Dimona Mayor Benny Bitton said he was trying to get funding for local students to study psychology in exchange for their commitment to work in the city for a few years after their certification. Currently, 35 psychologists work in Dimona for NIS 100 per hour, compared with NIS 48 in the rest of the country.
Hava Friedman, director of the Education Ministry’s educational psychology division, said many youth, including children of IDF reservists, were very anxious about the current situation. Half of the educational psychologists were just interns, so a new salary agreement must include them, she said.
Retired psychologists have volunteered to treat children of evacuees from the South and North and others staying at hotels at the Dead Sea and Eilat, Friedman said.
According to the Knesset Information and Research Center, 2,936 psychologists specializing in educational psychology were recognized in the Psychologists Registry last July. Over the past five years, an average of 149 educational psychologists were added each year. There are several hundred interns in the educational-psychological service working part-time.

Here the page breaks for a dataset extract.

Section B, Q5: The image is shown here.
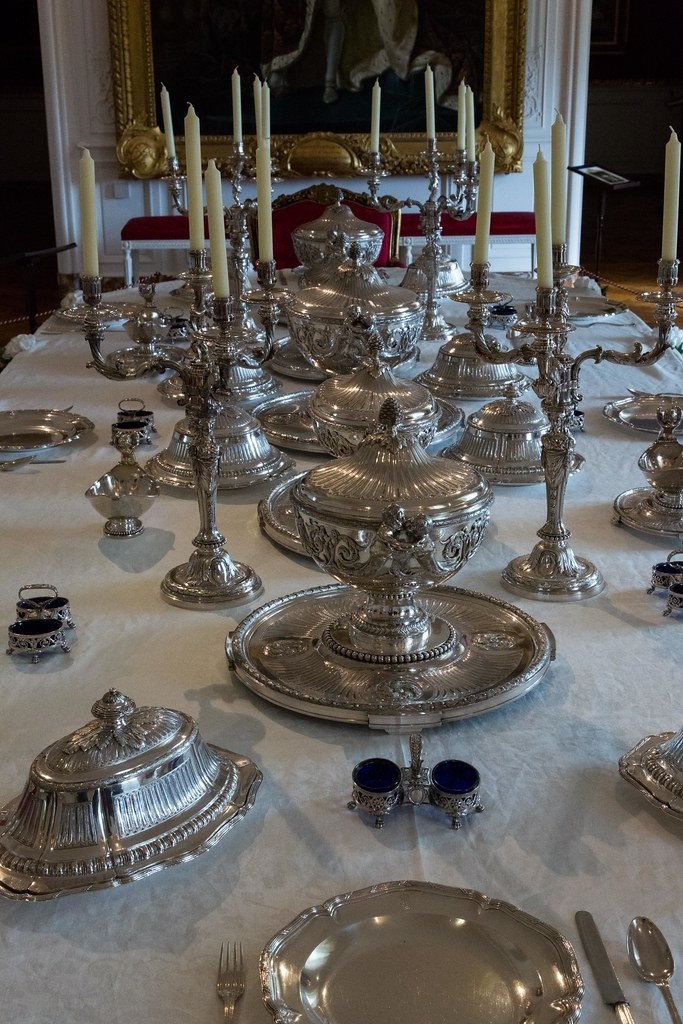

According to the Education Ministry’s psychological advisory service, about 3,600 educational psychologists are employed in the school system, most of them part-time. The ministry’s data shows that in addition to the low standard, there is an estimated 30% shortfall in educational psychologists, meaning that even before the outbreak of the war, almost 30% of those needed according to the existing manpower standard were absent from the system.